Thursday, February 28, 2013

This morning at Mass we heard the familiar parable of Jesus about a rich man and the beggar Lazarus just outside his door. This was complemented at Mass by Psalm 1, in which we heard, "The LORD watches over the way of the just, but the way of the wicked vanishes." It is striking that the rich man thought only of himself. Even after death his only thoughts were about his parched lips and his own suffering. In life he failed to see the needs of someone at his doorstep, and in death he thought only of himself and his brothers. Yet, we do not know his name. For all eternity he will remain anonymous. For all of his wealth and all of his ego, he is nameless. We do remember the poor man, Lazarus. Lazarus lives in our memory forever, while "the way of the wicked vanishes." After our death our remembrance will be only as great as those whom we have helped in this life. If we helped ourselves more than others, we will have a small remembrance indeed. How many of our conversations with God, like those of the forgotten rich man, include the words "me" or "I?" Perhaps the measure of devotion is how few of our prayers refer to ourselves. Lord, enlarge my vision and open my arms to the needs of others.

February 28, 2013
Msgr. William J. King

Wednesday, February 27, 2013

When I was in my first assignment as a priest, a parishioner expressed the opinion that Catholic parishes are good at educating the young, ministering to the youth, reaching out to young adults, and caring for the old. However, he said, "If you're middle-aged and are just okay, there's nothing for you." A few weeks ago at the parish spaghetti dinner another parishioner suggested something for people in their 40"s and 50's. So here's my question: what do you think of getting 40-and50-somethings together periodically over wine and cheese, with a presenter to start the ball rolling, and open conversations about topics of faith and spirituality? Let's call it "Grace uncorked." What do you think? I'll host the first one in the Rectory at St. Elizabeth Ann Seton parish!

February 27, 2013
Msgr. William J. King

Last evening I spent a few hours on campus at Messiah College, first at dinner with about a dozen faculty members and then to hear the annual "Religion and Society" lecture. The speaker, Father Emmanual Katongole, a Ugandan priest on faculty at Notre Dame University, was the featured guest at dinner, where all at table enjoyed a spirited discussion on the topics of lament, hope, and cultural imagination in post-colonial Africa. Then, Father Katongole offered an inspiring message to a full house in Hostetter Chapel on identity, invention, and audacity: claiming one's identity as a child of God and acting with outsized hope in response. All in all, these are good meditations for Lent. (I'll probably steal some of his ideas for sermons, but that's our little secret!)

February 27, 2013
Msgr. William J. King

Tuesday, February 26, 2013

This morning: the celebration of Holy Mass and breakfast with 66 students who will receive the Sacrament of Confirmation on March 6, with their parents, sponsors, and catechists.

══════════

▶ What the task asks
In the dated blog entries, what name does the writer suggest for the wine-and-cheese gatherings for people in their 40s and 50s?

▶ Recorded information
══════════

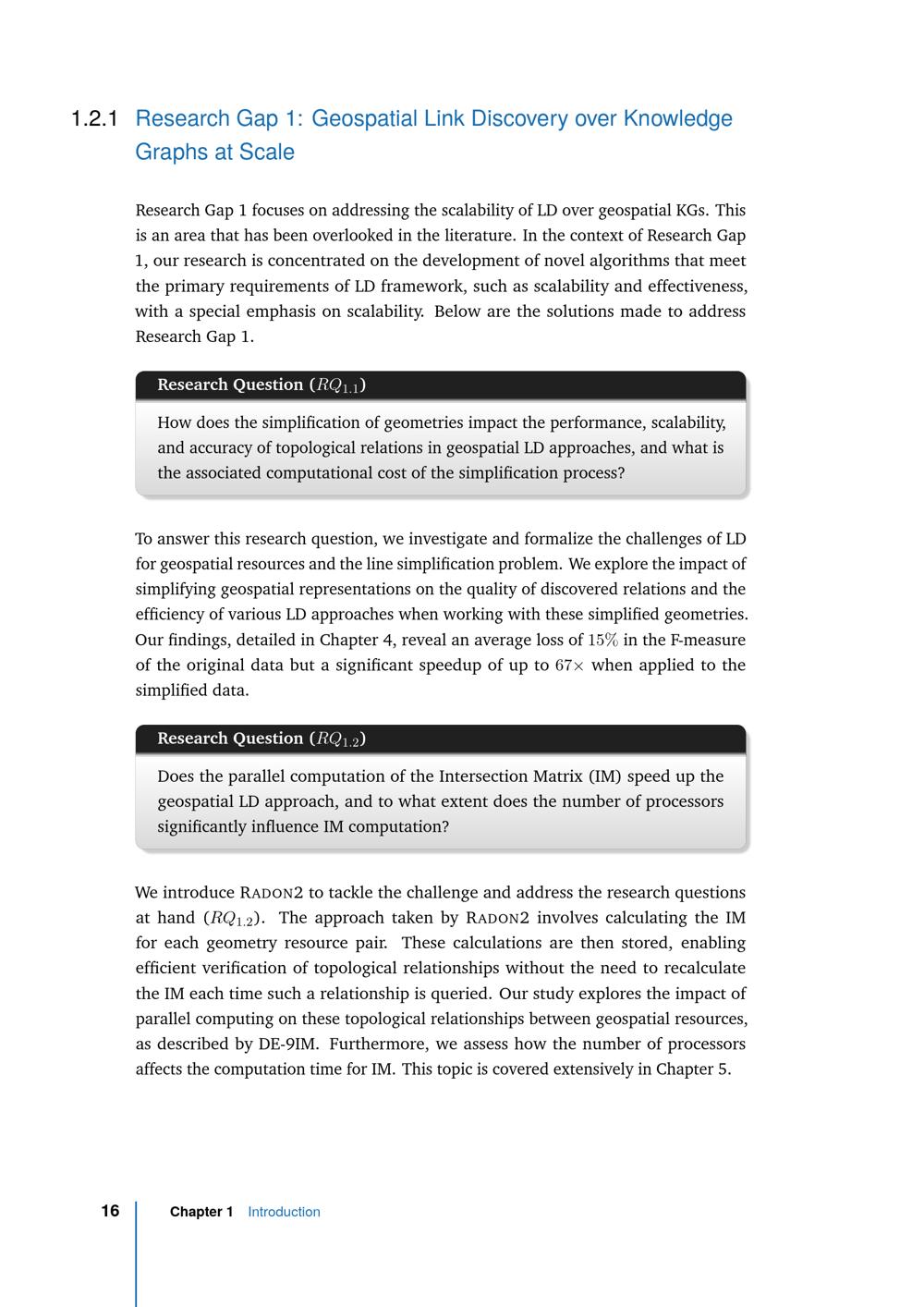 1.2.1 Research Gap 1: Geospatial Link Discovery over Knowledge Graphs at Scale

Research Gap 1 focuses on addressing the scalability of LD over geospatial KGs. This is an area that has been overlooked in the literature. In the context of Research Gap 1, our research is concentrated on the development of novel algorithms that meet the primary requirements of LD framework, such as scalability and effectiveness, with a special emphasis on scalability. Below are the solutions made to address Research Gap 1.

Research Question ($RQ_{1.1}$)

How does the simplification of geometries impact the performance, scalability, and accuracy of topological relations in geospatial LD approaches, and what is the associated computational cost of the simplification process?

To answer this research question, we investigate and formalize the challenges of LD for geospatial resources and the line simplification problem. We explore the impact of simplifying geospatial representations on the quality of discovered relations and the efficiency of various LD approaches when working with these simplified geometries. Our findings, detailed in Chapter 4, reveal an average loss of $15\%$ in the F-measure of the original data but a significant speedup of up to $67\times$ when applied to the simplified data.

Research Question ($RQ_{1.2}$)

Does the parallel computation of the Intersection Matrix (IM) speed up the geospatial LD approach, and to what extent does the number of processors significantly influence IM computation?

We introduce RADON2 to tackle the challenge and address the research questions at hand ($RQ_{1.2}$). The approach taken by RADON2 involves calculating the IM for each geometry resource pair. These calculations are then stored, enabling efficient verification of topological relationships without the need to recalculate the IM each time such a relationship is queried. Our study explores the impact of parallel computing on these topological relationships between geospatial resources, as described by DE-9IM. Furthermore, we assess how the number of processors affects the computation time for IM. This topic is covered extensively in Chapter 5.

16 Chapter 1 Introduction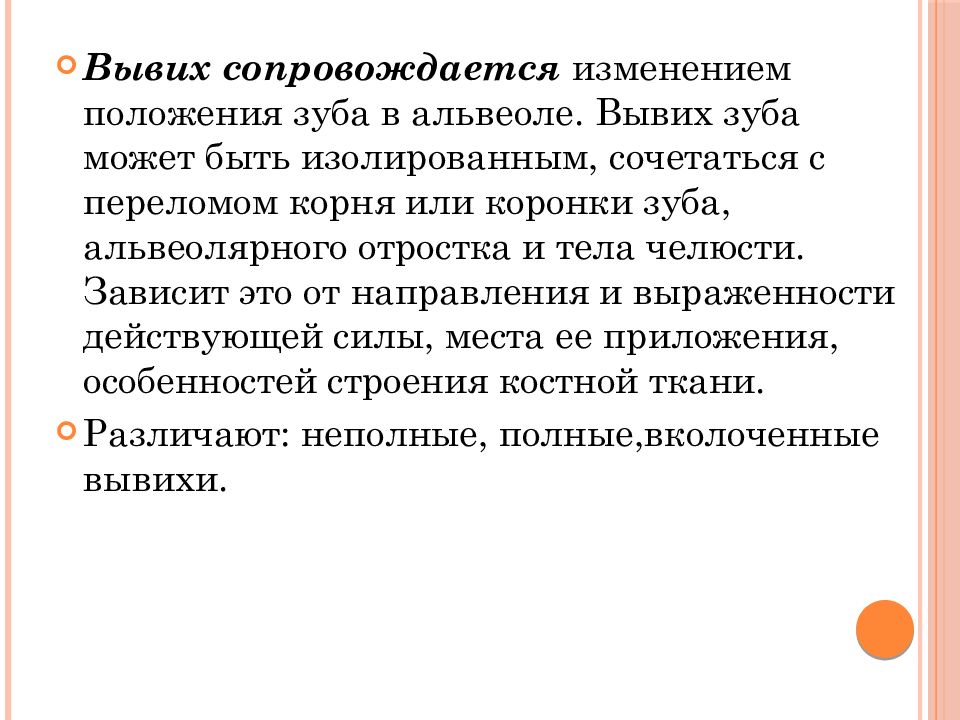 Вывих сопровождается изменением положения зуба в альвеоле. Вывих зуба может быть изолированным, сочетаться с переломом корня или коронки зуба, альвеолярного отростка и тела челюсти. Зависит это от направления и выраженности действующей силы, места ее приложения, особенностей строения костной ткани.

Различают: неполные, полные,вколоченные вывихи.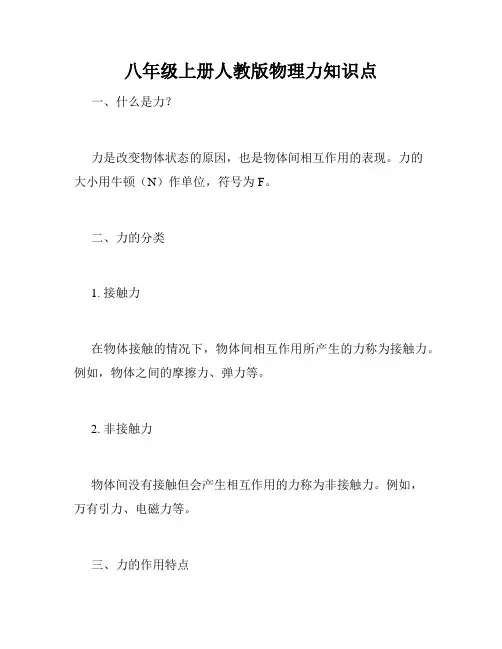 八年级上册人教版物理力知识点

一、什么是力？

力是改变物体状态的原因，也是物体间相互作用的表现。力的大小用牛顿（N）作单位，符号为 F。

二、力的分类

1. 接触力

在物体接触的情况下，物体间相互作用所产生的力称为接触力。例如，物体之间的摩擦力、弹力等。

2. 非接触力

物体间没有接触但会产生相互作用的力称为非接触力。例如，万有引力、电磁力等。

三、力的作用特点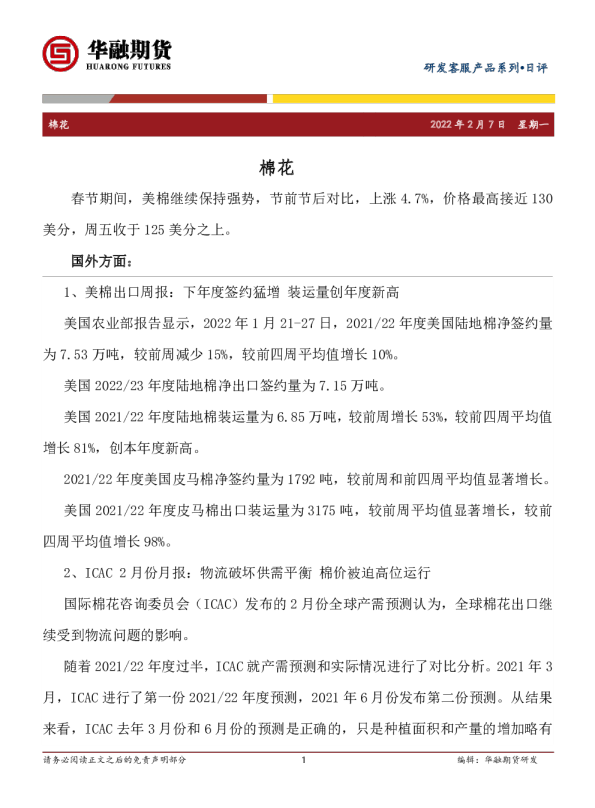 华融期货
HUARONG FUTURES

研发客服产品系列•日评

棉花

2022 年 2 月 7 日　星期一

棉花

春节期间，美棉继续保持强势，节前节后对比，上涨 4.7%，价格最高接近 130 美分，周五收于 125 美分之上。

国外方面：

1、美棉出口周报：下年度签约猛增 装运量创年度新高

美国农业部报告显示，2022 年 1 月 21-27 日，2021/22 年度美国陆地棉净签约量为 7.53 万吨，较前周减少 15%，较前四周平均值增长 10%。

美国 2022/23 年度陆地棉净出口签约量为 7.15 万吨。

美国 2021/22 年度陆地棉装运量为 6.85 万吨，较前周增长 53%，较前四周平均值增长 81%，创本年度新高。

2021/22 年度美国皮马棉净签约量为 1792 吨，较前周和前四周平均值显著增长。

美国 2021/22 年度皮马棉出口装运量为 3175 吨，较前周平均值显著增长，较前四周平均值增长 98%。

2、ICAC 2 月份月报：物流破坏供需平衡 棉价被迫高位运行

国际棉花咨询委员会（ICAC）发布的 2 月份全球产需预测认为，全球棉花出口继续受到物流问题的影响。

随着 2021/22 年度过半，ICAC 就产需预测和实际情况进行了对比分析。2021 年 3 月，ICAC 进行了第一份 2021/22 年度预测，2021 年 6 月份发布第二份预测。从结果来看，ICAC 去年 3 月份和 6 月份的预测是正确的，只是种植面积和产量的增加略有

请务必阅读正文之后的免责声明部分　　1　　编辑：华融期货研发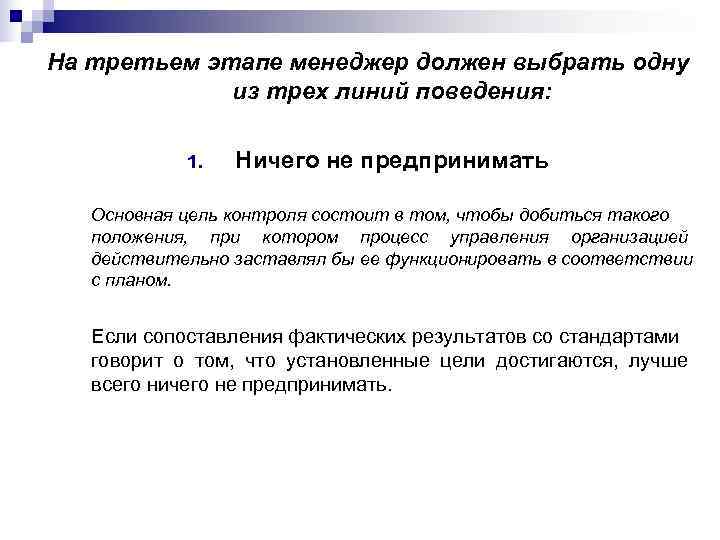 На третьем этапе менеджер должен выбрать одну из трех линий поведения:

1. Ничего не предпринимать

Основная цель контроля состоит в том, чтобы добиться такого положения, при котором процесс управления организацией действительно заставлял бы ее функционировать в соответствии с планом.

Если сопоставления фактических результатов со стандартами говорит о том, что установленные цели достигаются, лучше всего ничего не предпринимать.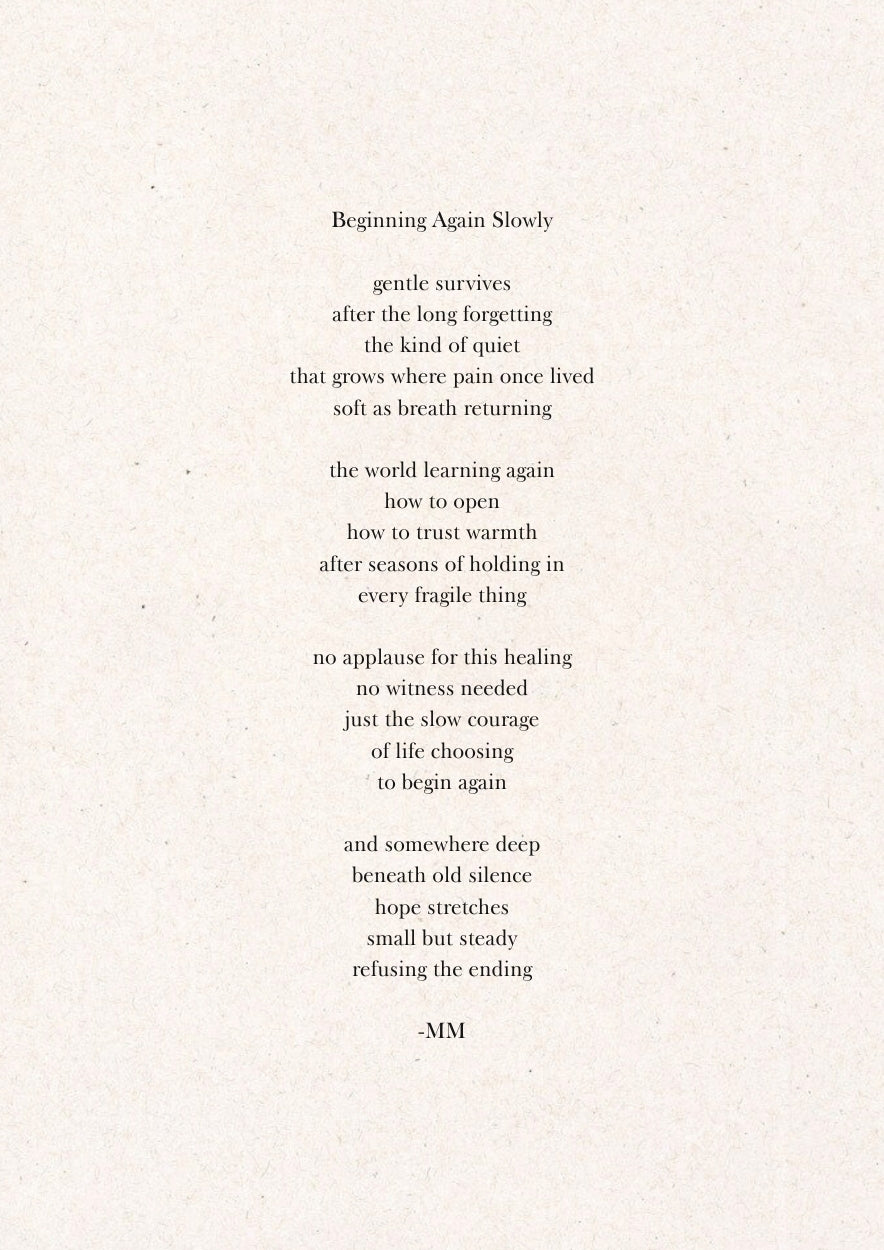 Beginning Again Slowly

gentle survives
after the long forgetting
the kind of quiet
that grows where pain once lived
soft as breath returning

the world learning again
how to open
how to trust warmth
after seasons of holding in
every fragile thing

no applause for this healing
no witness needed
just the slow courage
of life choosing
to begin again

and somewhere deep
beneath old silence
hope stretches
small but steady
refusing the ending

-MM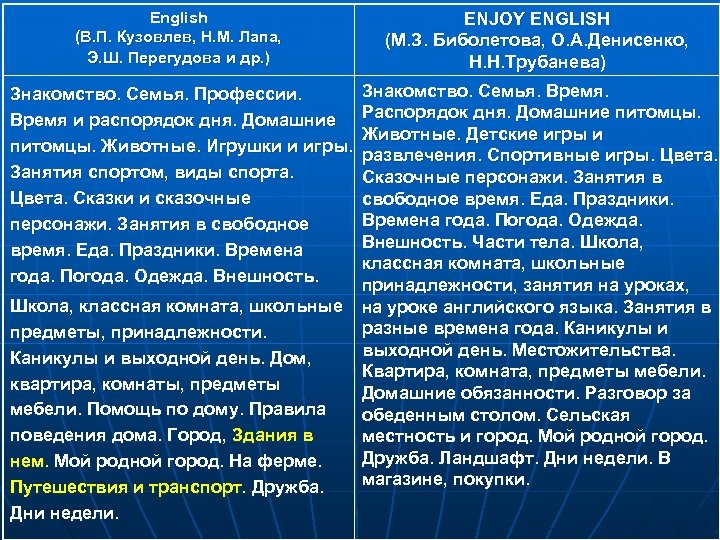 | English (В.П. Кузовлев, Н.М. Лапа, Э.Ш. Перегудова и др.) | ENJOY ENGLISH (М.З. Биболетова, О.А.Денисенко, Н.Н.Трубанева) |
|---|---|
| Знакомство. Семья. Профессии. Время и распорядок дня. Домашние питомцы. Животные. Игрушки и игры. Занятия спортом, виды спорта. Цвета. Сказки и сказочные персонажи. Занятия в свободное время. Еда. Праздники. Времена года. Погода. Одежда. Внешность. Школа, классная комната, школьные предметы, принадлежности. Каникулы и выходной день. Дом, квартира, комнаты, предметы мебели. Помощь по дому. Правила поведения дома. Город, Здания в нем. Мой родной город. На ферме. Путешествия и транспорт. Дружба. Дни недели. | Знакомство. Семья. Время. Распорядок дня. Домашние питомцы. Животные. Детские игры и развлечения. Спортивные игры. Цвета. Сказочные персонажи. Занятия в свободное время. Еда. Праздники. Времена года. Погода. Одежда. Внешность. Части тела. Школа, классная комната, школьные принадлежности, занятия на уроках, на уроке английского языка. Занятия в разные времена года. Каникулы и выходной день. Местожительства. Квартира, комната, предметы мебели. Домашние обязанности. Разговор за обеденным столом. Сельская местность и город. Мой родной город. Дружба. Ландшафт. Дни недели. В магазине, покупки. |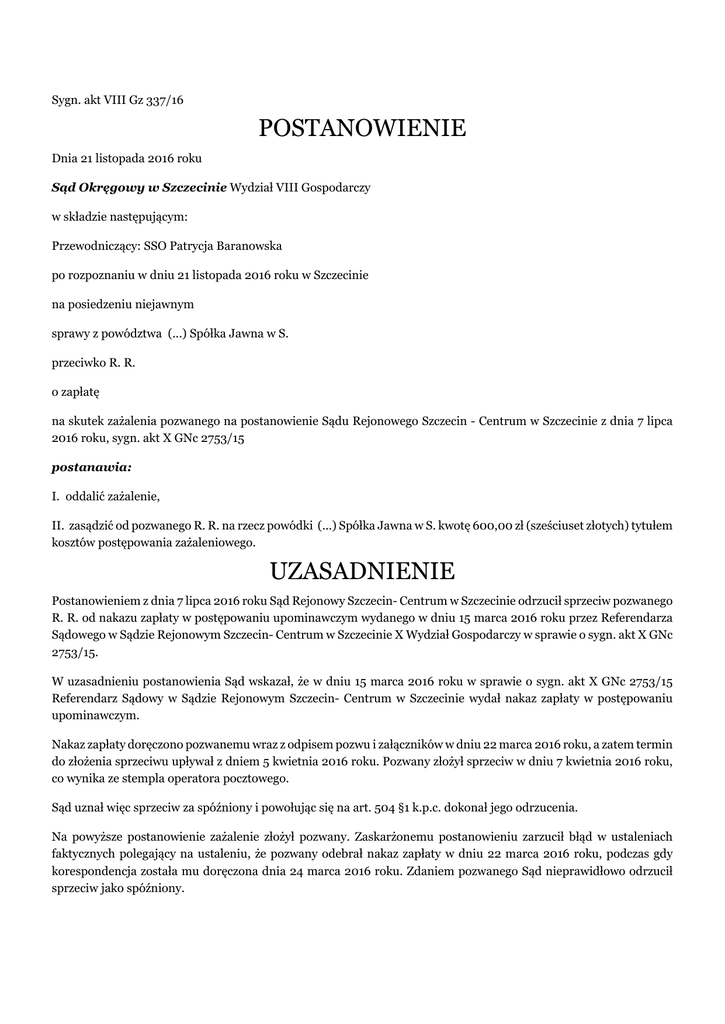 Sygn. akt VIII Gz 337/16

POSTANOWIENIE

Dnia 21 listopada 2016 roku

Sąd Okręgowy w Szczecinie Wydział VIII Gospodarczy

w składzie następującym:

Przewodniczący: SSO Patrycja Baranowska

po rozpoznaniu w dniu 21 listopada 2016 roku w Szczecinie

na posiedzeniu niejawnym

sprawy z powództwa (...) Spółka Jawna w S.

przeciwko R. R.

o zapłatę

na skutek zażalenia pozwanego na postanowienie Sądu Rejonowego Szczecin - Centrum w Szczecinie z dnia 7 lipca 2016 roku, sygn. akt X GNc 2753/15

postanawia:

I. oddalić zażalenie,

II. zasądzić od pozwanego R. R. na rzecz powódki (...) Spółka Jawna w S. kwotę 600,00 zł (sześciuset złotych) tytułem kosztów postępowania zażaleniowego.

UZASADNIENIE

Postanowieniem z dnia 7 lipca 2016 roku Sąd Rejonowy Szczecin- Centrum w Szczecinie odrzucił sprzeciw pozwanego R. R. od nakazu zapłaty w postępowaniu upominawczym wydanego w dniu 15 marca 2016 roku przez Referendarza Sądowego w Sądzie Rejonowym Szczecin- Centrum w Szczecinie X Wydział Gospodarczy w sprawie o sygn. akt X GNc 2753/15.

W uzasadnieniu postanowienia Sąd wskazał, że w dniu 15 marca 2016 roku w sprawie o sygn. akt X GNc 2753/15 Referendarz Sądowy w Sądzie Rejonowym Szczecin- Centrum w Szczecinie wydał nakaz zapłaty w postępowaniu upominawczym.

Nakaz zapłaty doręczono pozwanemu wraz z odpisem pozwu i załączników w dniu 22 marca 2016 roku, a zatem termin do złożenia sprzeciwu upływał z dniem 5 kwietnia 2016 roku. Pozwany złożył sprzeciw w dniu 7 kwietnia 2016 roku, co wynika ze stempla operatora pocztowego.

Sąd uznał więc sprzeciw za spóźniony i powołując się na art. 504 §1 k.p.c. dokonał jego odrzucenia.

Na powyższe postanowienie zażalenie złożył pozwany. Zaskarżonemu postanowieniu zarzucił błąd w ustaleniach faktycznych polegający na ustaleniu, że pozwany odebrał nakaz zapłaty w dniu 22 marca 2016 roku, podczas gdy korespondencja została mu doręczona dnia 24 marca 2016 roku. Zdaniem pozwanego Sąd nieprawidłowo odrzucił sprzeciw jako spóźniony.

══════════

▶ Completed exercise
"Grace uncorked."